Usage (DRAFT)

The pygranule package has been developed to help abstract the acquisiton of satellite data granules. Procedures for collecting satellite earth observation data for a particular target region (area of interest) is a necessary fist step an automated processing chain.

Satellite Earth observing systems and instruments are varied. Many systems observe the earth continuously, either with a fixed repetition, or based on continuous scans (swaths) as the satellite moves across the Earth.

Commonly such earth observation data is delivered in a segmented way, separated into data granules that represent different time periods of data recorded by the satellite instrument. Furthermore, some instrument data is also segmented into data channels, and data subsets (e.g. MODIS HDF-EOS and SEVIRI-HRIT data).

The little nuances in data granulation and subsetting of different instruments can easily make acquisition code inhomogeneous and cluttered.

Acquisition config files

Simple configuration files are created to describe the data acquisition. The file specifies among other things the satellite, instrument type, target area, filename pattern, granulation and data subsetting.

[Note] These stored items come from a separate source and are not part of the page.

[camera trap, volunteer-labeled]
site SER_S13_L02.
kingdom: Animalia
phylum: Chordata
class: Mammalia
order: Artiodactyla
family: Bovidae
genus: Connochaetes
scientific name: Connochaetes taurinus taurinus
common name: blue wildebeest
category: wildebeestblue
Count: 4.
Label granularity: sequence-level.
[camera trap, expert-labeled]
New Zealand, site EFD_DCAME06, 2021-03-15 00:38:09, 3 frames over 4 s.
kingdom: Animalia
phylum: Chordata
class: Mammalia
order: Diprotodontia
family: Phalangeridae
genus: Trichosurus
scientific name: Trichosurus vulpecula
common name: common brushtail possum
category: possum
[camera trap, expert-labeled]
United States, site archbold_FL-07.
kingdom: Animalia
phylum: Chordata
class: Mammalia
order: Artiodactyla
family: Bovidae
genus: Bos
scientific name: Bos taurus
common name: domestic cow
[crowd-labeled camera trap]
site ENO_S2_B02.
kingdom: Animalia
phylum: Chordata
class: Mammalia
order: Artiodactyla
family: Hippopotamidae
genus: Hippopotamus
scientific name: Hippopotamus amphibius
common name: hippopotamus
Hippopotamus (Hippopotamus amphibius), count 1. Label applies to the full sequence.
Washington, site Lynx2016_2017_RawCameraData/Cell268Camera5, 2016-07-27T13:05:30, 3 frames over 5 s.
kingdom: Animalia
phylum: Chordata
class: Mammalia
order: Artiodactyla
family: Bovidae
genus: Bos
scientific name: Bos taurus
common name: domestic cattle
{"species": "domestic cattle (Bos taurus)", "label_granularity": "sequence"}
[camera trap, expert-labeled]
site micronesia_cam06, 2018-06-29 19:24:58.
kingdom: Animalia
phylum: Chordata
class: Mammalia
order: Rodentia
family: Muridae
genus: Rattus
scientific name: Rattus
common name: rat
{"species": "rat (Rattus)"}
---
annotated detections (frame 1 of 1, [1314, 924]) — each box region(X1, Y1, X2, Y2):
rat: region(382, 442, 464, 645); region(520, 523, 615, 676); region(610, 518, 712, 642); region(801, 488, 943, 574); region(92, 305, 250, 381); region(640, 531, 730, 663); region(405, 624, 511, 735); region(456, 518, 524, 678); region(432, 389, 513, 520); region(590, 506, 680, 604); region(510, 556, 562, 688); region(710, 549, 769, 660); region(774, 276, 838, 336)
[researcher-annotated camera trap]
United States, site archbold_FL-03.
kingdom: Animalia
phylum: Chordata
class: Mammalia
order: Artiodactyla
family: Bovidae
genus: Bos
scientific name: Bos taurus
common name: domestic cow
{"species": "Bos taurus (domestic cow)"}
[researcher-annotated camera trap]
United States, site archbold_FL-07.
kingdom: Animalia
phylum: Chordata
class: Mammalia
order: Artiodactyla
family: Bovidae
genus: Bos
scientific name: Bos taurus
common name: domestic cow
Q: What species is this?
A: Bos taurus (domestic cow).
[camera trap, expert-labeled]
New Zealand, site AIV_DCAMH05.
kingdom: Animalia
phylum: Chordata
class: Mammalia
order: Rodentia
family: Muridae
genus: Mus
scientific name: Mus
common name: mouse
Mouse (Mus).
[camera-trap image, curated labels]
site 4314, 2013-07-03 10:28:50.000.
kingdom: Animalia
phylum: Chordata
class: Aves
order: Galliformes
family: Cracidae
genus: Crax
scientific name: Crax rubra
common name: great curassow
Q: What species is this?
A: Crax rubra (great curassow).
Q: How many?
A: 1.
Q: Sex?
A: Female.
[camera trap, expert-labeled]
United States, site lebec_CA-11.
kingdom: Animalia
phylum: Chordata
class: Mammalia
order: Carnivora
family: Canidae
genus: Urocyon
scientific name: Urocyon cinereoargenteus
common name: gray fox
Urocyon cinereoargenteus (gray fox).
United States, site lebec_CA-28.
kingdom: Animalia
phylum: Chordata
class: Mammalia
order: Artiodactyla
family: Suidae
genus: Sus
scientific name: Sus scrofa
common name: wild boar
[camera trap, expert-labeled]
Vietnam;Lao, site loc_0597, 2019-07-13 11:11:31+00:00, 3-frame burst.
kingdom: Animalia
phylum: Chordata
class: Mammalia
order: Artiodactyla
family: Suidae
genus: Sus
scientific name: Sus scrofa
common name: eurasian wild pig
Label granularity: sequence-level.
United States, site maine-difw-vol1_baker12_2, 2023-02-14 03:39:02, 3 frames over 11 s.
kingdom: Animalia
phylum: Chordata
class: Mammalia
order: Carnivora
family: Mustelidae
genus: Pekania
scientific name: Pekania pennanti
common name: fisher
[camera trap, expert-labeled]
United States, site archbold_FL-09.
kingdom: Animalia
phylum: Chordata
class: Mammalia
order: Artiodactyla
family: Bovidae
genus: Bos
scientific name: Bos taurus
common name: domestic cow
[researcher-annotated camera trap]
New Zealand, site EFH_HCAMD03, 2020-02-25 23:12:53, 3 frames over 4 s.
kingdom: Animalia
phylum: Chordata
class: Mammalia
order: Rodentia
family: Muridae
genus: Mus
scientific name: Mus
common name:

From the config file pygranule filter should be able to evaluate if a particular incoming data granule is part of the target data set.

TODO: Eventually user provided trigger functions will be made available to perform actions on the data, including moving/downloading the data sets to a data archive.

Periodic type acquisition:

sat_name: MSG-3
instrument: SEVIRI
type: periodic
protocol: scp
file_source_pattern: /home/msg/archive/SEVIRI/HRIT/H-000-MSG3__-MSG3________-{0}___-00000{1}___-%Y%m%d%H%M
time_step: 00:15:00
time_step_offset: 00:00:00
subsets: {IR_108:{1..8}, WV_073:{1,2,3,4,5,6,7,8}}

Orbital type acquisition:

sat_name: NOAA-19
instrument: AVHRR
type: orbital
protocol: scp
file_source_pattern: /home/msg/archive/AVHRR/avhrr_%Y%m%d_%H%M00_noaa19.hrp.bz2
time_stamp_alignment: 0.0 #beginning
time_step: 00:01:00
time_step_offset: 00:00:00
area_of_interest: (-25,62.5),(-25,67),(-13,67),(-13,62.5)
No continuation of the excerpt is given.